L'écriture informatisée, un plus pour la réussite scolaire?

Est-ce que les jeunes réussissent mieux leurs examens de français de secondaire 5 s'ils utilisent un ordinateur ou un outil de correction comme Antidote?

C'est la question qu'a étudiée le professeur de didactique du français à l'UQAT, Pascal Grégoire.

Mandaté par le ministère de l'Éducation, il a comparé la réussite des jeunes à l'épreuve unique de français.

Certains l'ont fait à la main, d'autres à l'ordinateur.

Ceux qui ont pu utiliser Antidote ont fait moins d'erreurs d'orthographe et de grammaire.
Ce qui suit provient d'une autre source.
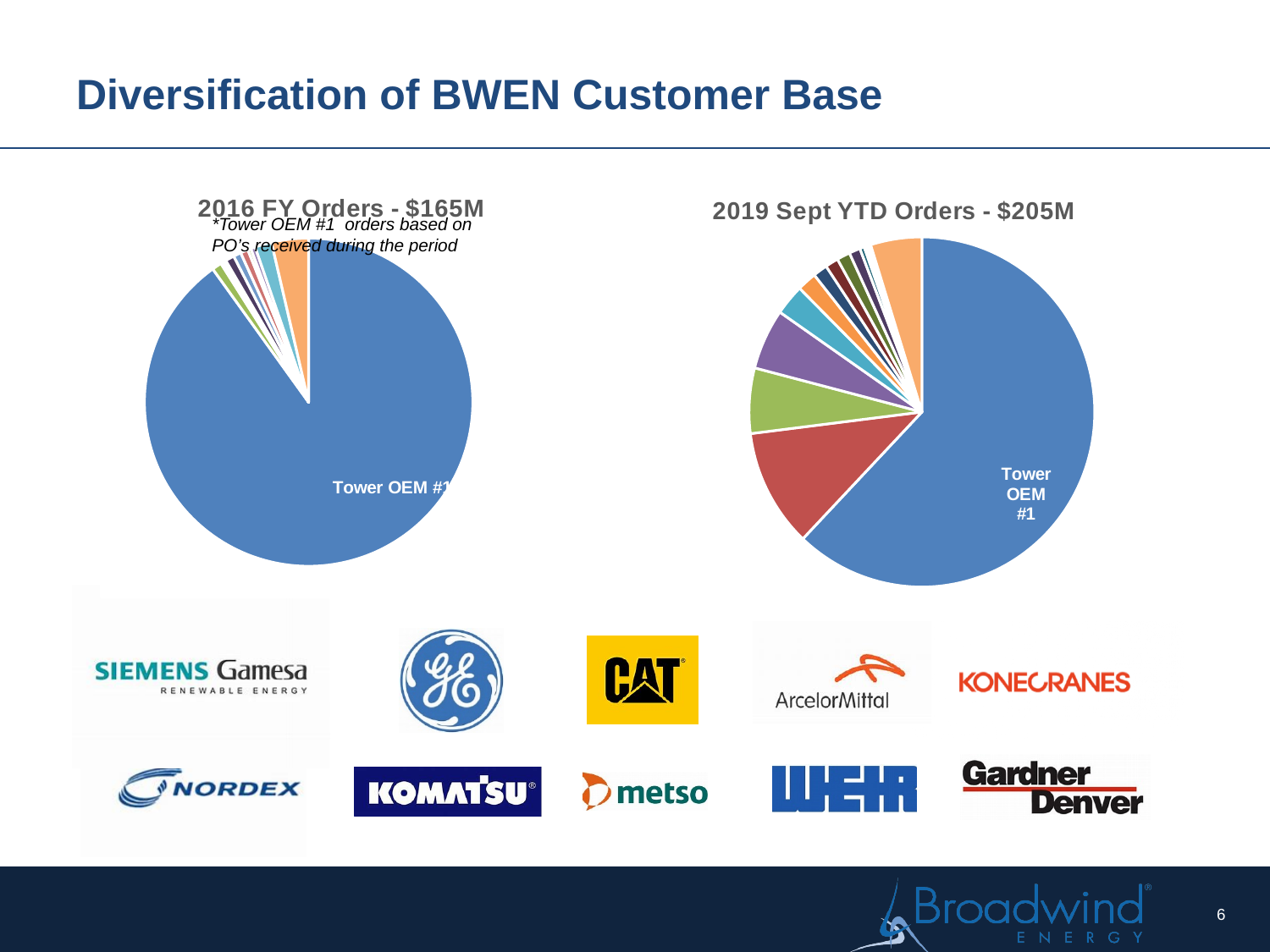
In which chart does Tower OEM #1 take a larger share of the pie, 2016 FY Orders or 2019 Sept YTD Orders? 2016 FY Orders In the 2016 FY Orders chart, which customer has the largest slice? Tower OEM #1 In the 2019 Sept YTD Orders chart, which customer has the largest slice? Tower OEM #1 What is the title of the pie chart on the left side of the slide? 2016 FY Orders - $165M What total order value is shown in the title of the 2016 FY Orders chart? $165M What is the difference between the total orders in the 2019 Sept YTD Orders chart and the 2016 FY Orders chart? $40M What kind of chart is used on this slide to show the 2016 FY Orders? Pie chart What kind of chart is used on this slide to show the 2019 Sept YTD Orders? Pie chart In the 2019 Sept YTD Orders chart, is the share of Tower OEM #1 greater or less than 50%? greater What total order value is shown in the title of the 2019 Sept YTD Orders chart? $205M In the 2016 FY Orders chart, is the share of Tower OEM #1 greater or less than 50%? greater Which chart shows the larger total orders, 2016 FY Orders or 2019 Sept YTD Orders? 2019 Sept YTD Orders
Constat surprenant, ils ont fait un peu plus d'erreurs de vocabulaire que ceux qui écrivaient à la main.

Antidote ne leur a pas permis non plus d'améliorer leur syntaxe ou leur ponctuation.

Les enseignants ont un grand rôle à jouer dans l'intégration des technologies, croit le professeur Pascal Grégoire.

« Il faut leur montrer comment tirer parti des logiciels comme Antidote, pour qu'ils en viennent à faire des nouveaux gestes de révision. Les programmes d'étude demandent qu'on fasse une certaine initiation des élèves actuellement à l'écriture numérique. Leur donne-t-on les moyens, aux enseignants? Parce que bien sûr, toutes les écoles ne sont pas pourvues de façon équitable en technologie. »

L'impact des textos et réseaux sociaux

On peut penser que les réseaux sociaux nuisent à la qualité de l'écriture des jeunes aujourd'hui.

C'est une crainte, mais la recherche de Pascal Grégoire indique plutôt qu'ils font la distinction entre les niveaux de langue.

« Il y a certains logiciels qu'on utilise avec les élèves des fois où c'est assez fascinant. Ils peuvent composer un texte dans une fenêtre et chatter entre eux dans une fenêtre parallèle. Généralement, ce qu'on voit, c'est que les élèves écrivent un français très relâché dans la fenêtre de chat, mais par contre, quand ils écrivent le texte dans la fenêtre principale, c'est en français standard et soigné. Il ne faut pas trop s'inquiéter, mais s'il faut toujours demeurer vigilant. »

On ignore pour l'instant si le ministère tiendra compte de cette étude pour les prochains examens de français.